INPUT -
[BEGIN]

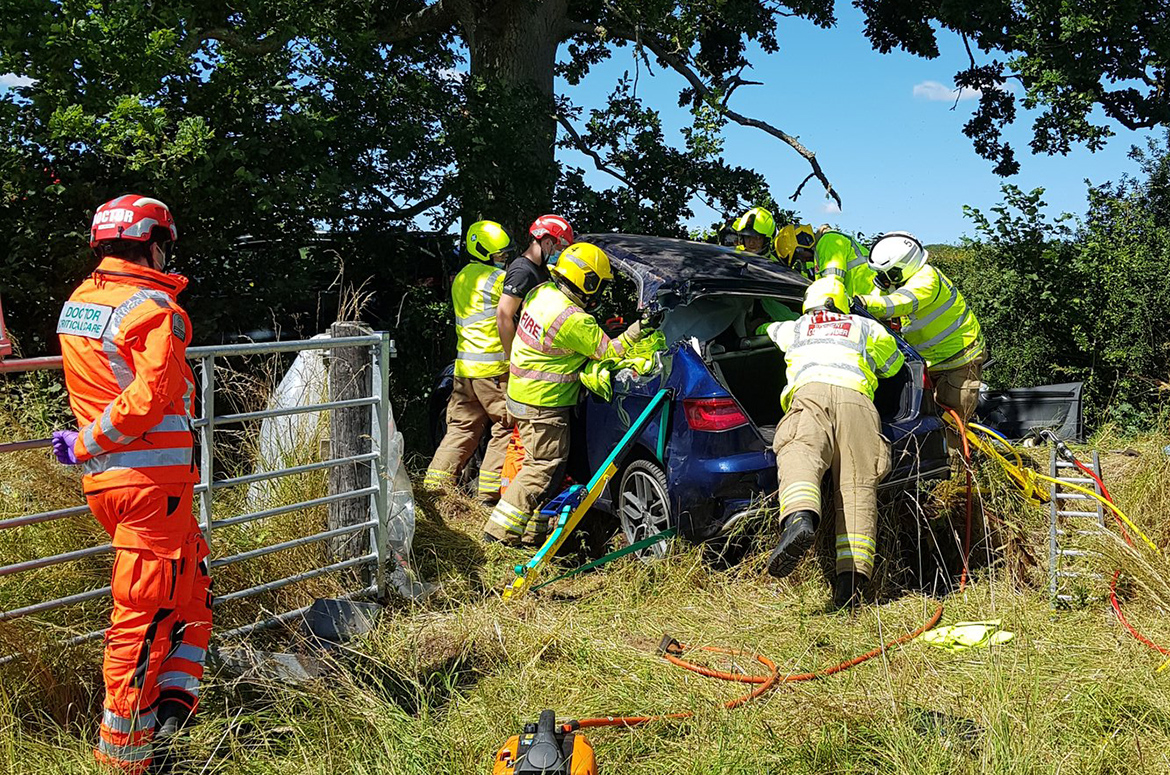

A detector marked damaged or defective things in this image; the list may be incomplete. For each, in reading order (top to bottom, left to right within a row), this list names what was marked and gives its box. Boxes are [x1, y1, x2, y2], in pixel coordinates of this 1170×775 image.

crashed blue hatchback [430, 235, 950, 559]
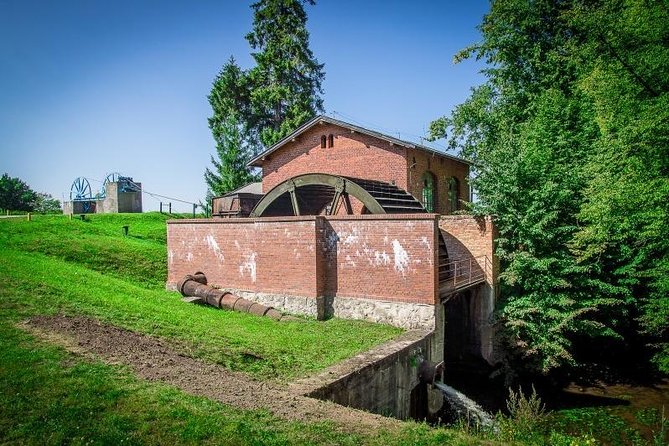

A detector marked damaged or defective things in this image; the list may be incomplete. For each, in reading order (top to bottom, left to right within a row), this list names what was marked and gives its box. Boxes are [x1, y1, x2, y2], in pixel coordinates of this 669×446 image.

rusty pipe [176, 276, 290, 320]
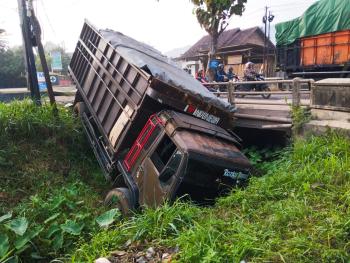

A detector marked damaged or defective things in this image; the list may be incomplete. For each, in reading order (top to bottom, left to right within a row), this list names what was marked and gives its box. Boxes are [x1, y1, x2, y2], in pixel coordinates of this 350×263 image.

overturned dump truck [69, 20, 252, 214]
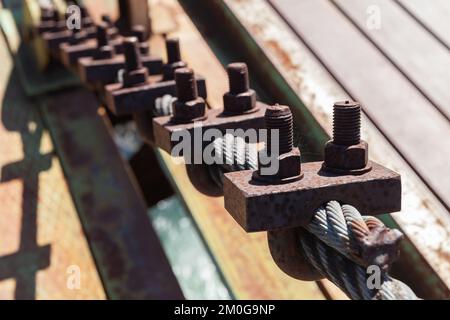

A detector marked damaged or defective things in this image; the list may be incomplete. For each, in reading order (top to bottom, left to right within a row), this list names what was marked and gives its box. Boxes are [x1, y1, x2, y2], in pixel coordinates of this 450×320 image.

rusted steel plate [0, 33, 105, 300]
rusted steel plate [39, 87, 184, 300]
rusty bolt [122, 37, 149, 87]
rusty bolt [163, 38, 187, 80]
rusty bolt [172, 67, 207, 124]
rusty hex nut [172, 97, 207, 124]
rusted steel plate [154, 102, 268, 156]
rusty hex nut [222, 89, 256, 115]
rusty bolt [224, 62, 258, 115]
rusty bolt [253, 105, 302, 184]
rusty hex nut [255, 147, 304, 184]
rusted steel plate [225, 161, 400, 231]
rusty bolt [324, 100, 372, 174]
rusty hex nut [326, 141, 370, 175]
rusted steel plate [268, 0, 450, 212]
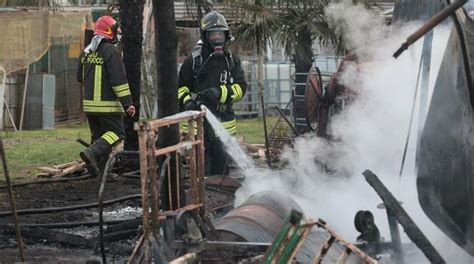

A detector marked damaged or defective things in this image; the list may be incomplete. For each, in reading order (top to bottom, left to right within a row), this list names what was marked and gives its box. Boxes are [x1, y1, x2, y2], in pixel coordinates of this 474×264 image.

rusty metal barrel [215, 190, 304, 243]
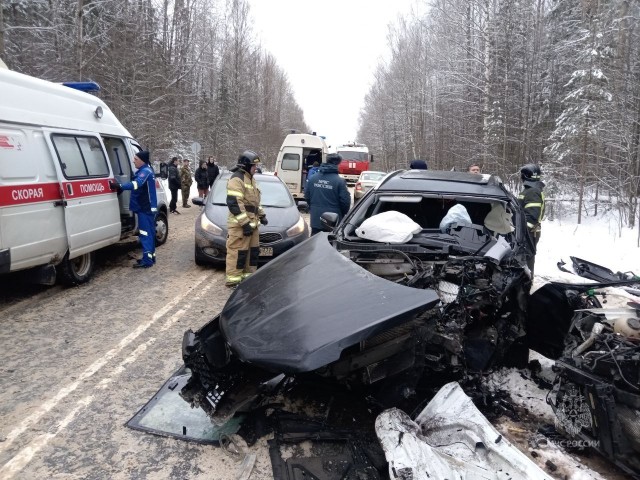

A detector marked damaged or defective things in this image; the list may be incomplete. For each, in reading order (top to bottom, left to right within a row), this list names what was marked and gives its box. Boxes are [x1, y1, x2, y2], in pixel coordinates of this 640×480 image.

deployed airbag [220, 232, 440, 372]
destroyed black car [182, 170, 536, 424]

[END]

TASK OBJECTIVE - Reproduce the lines of the material above word for word, starting at the beginning of the material and going on through the line with "rusty pipe [176, 276, 290, 320]". Include that last line, and leave the pictures out of your answer.

RESPONSE TO THIS TASK -
A detector marked damaged or defective things in this image; the list may be incomplete. For each, in reading order (top to bottom, left to right within a row), this list names what was marked and gives its box. Boxes are [x1, y1, x2, y2], in pixel coordinates of this 1170×775 image.

crashed blue hatchback [430, 235, 950, 559]

A detector marked damaged or defective things in this image; the list may be incomplete. For each, in reading order (top to bottom, left to right within a row), this list names what was marked and gives its box. Boxes are [x1, y1, x2, y2], in pixel coordinates of this 669×446 image.

rusty pipe [176, 276, 290, 320]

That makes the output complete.